Less than 10t/s. And this is for small prompts about 20-30t. For over 100k context it would be most probably 4t/s.

But then I tested llama.cpp.

============ Serving Benchmark Result ============
Successful requests:                     100       
Failed requests:                         0         
Maximum request concurrency:             1         
Benchmark duration (s):                  1029.14   
Total input tokens:                      2915      
Total generated tokens:                  25600     
Request throughput (req/s):              0.10      
Output token throughput (tok/s):         24.88     
Peak output token throughput (tok/s):    52.00     
Peak concurrent requests:                2.00      
Total token throughput (tok/s):          27.71     
---------------Time to First Token----------------
Mean TTFT (ms):                          315.49    
Median TTFT (ms):                        194.85    
P99 TTFT (ms):                           1046.75   
-----Time per Output Token (excl. 1st token)------
Mean TPOT (ms):                          39.10     
Median TPOT (ms):                        29.51     
P99 TPOT (ms):                           120.42    
---------------Inter-token Latency----------------
Mean ITL (ms):                           38.82     
Median ITL (ms):                         0.02      
P99 ITL (ms):                            362.10    
==================================================

27 t/s.
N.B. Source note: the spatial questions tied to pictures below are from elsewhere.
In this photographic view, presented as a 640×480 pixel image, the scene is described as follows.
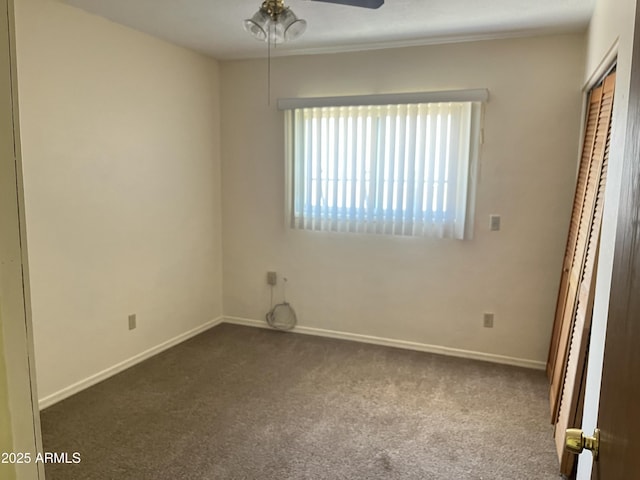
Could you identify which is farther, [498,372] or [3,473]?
[498,372]

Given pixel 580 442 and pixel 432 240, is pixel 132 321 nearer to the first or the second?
pixel 432 240

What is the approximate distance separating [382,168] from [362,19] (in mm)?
1110

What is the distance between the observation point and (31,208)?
2.59 m

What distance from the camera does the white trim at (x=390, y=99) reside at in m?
3.29

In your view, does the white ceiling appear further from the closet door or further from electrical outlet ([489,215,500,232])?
electrical outlet ([489,215,500,232])

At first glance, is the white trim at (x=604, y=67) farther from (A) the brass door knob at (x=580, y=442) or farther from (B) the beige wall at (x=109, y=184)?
(B) the beige wall at (x=109, y=184)

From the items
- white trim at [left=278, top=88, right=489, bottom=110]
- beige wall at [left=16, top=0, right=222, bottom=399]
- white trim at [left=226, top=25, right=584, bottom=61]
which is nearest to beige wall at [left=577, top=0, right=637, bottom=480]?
white trim at [left=226, top=25, right=584, bottom=61]

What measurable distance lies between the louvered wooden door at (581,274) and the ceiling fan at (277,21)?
1305mm

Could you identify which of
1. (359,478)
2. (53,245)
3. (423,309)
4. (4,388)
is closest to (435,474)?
(359,478)

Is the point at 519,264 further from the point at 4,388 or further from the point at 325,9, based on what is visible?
the point at 4,388

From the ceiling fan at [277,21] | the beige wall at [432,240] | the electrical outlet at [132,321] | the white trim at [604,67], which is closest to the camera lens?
the white trim at [604,67]

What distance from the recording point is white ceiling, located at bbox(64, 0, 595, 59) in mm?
2645

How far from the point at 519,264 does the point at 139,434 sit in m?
2.76

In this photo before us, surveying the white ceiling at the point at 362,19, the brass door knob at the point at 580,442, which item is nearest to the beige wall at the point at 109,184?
the white ceiling at the point at 362,19
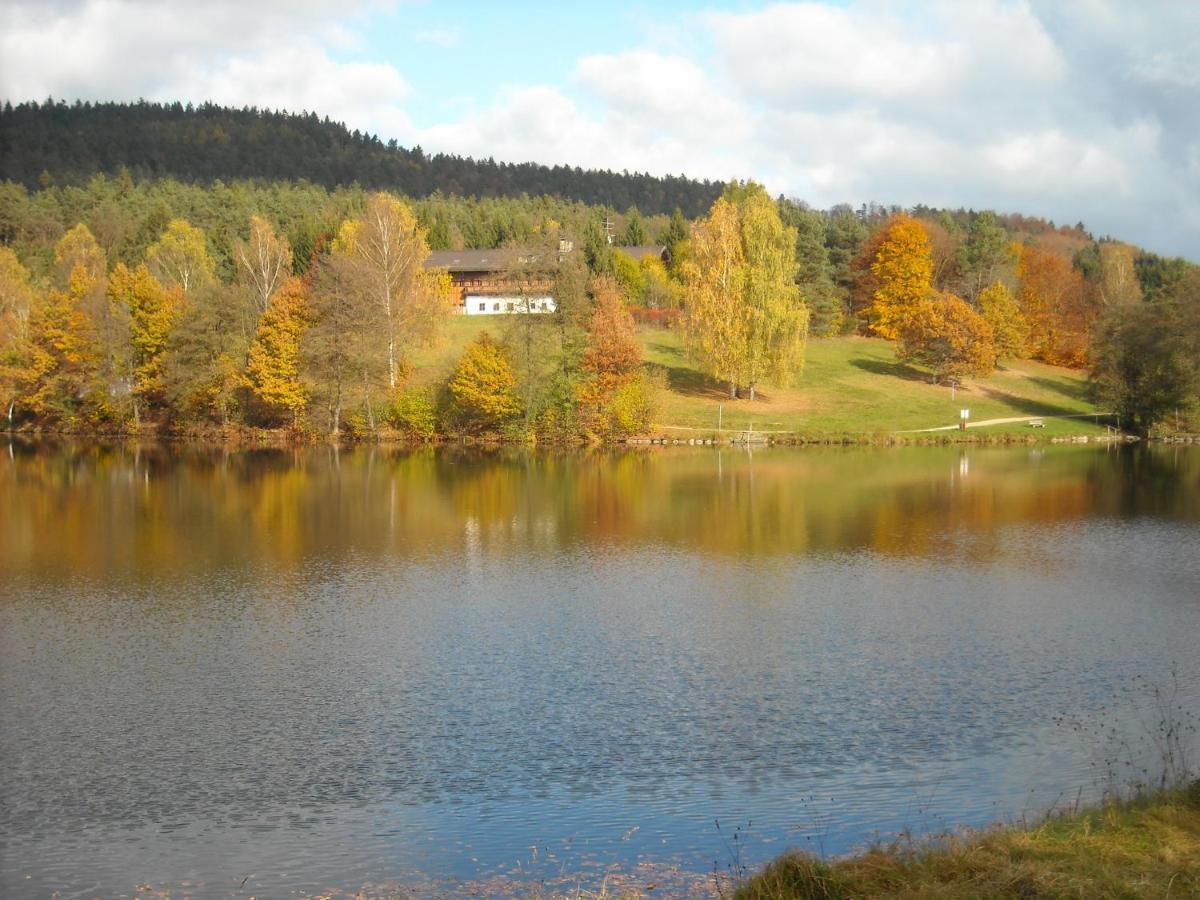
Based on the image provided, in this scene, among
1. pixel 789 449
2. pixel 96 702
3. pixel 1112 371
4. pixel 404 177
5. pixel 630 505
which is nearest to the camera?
pixel 96 702

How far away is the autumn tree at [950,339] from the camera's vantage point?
249 ft

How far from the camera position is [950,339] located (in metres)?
76.1

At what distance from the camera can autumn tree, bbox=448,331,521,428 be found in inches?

This is huge difference. And llama.cpp can have similar throughput of tokens even with 200k context. Yes only for one user but on the other hand I can run two models like that and have agent use one and my AI assistant use another one.

Still this is very peculiar situation, why there is such difference. I will test it more but even if I messed up some of kernel parameters for GTT, which I do not think I did, with docker image that I am using it should rather OOM instead of getting so slow. Also with docker image all necessary libraries should be bundled there.

I will keep testing it but right now I am again using llama mostly for inference.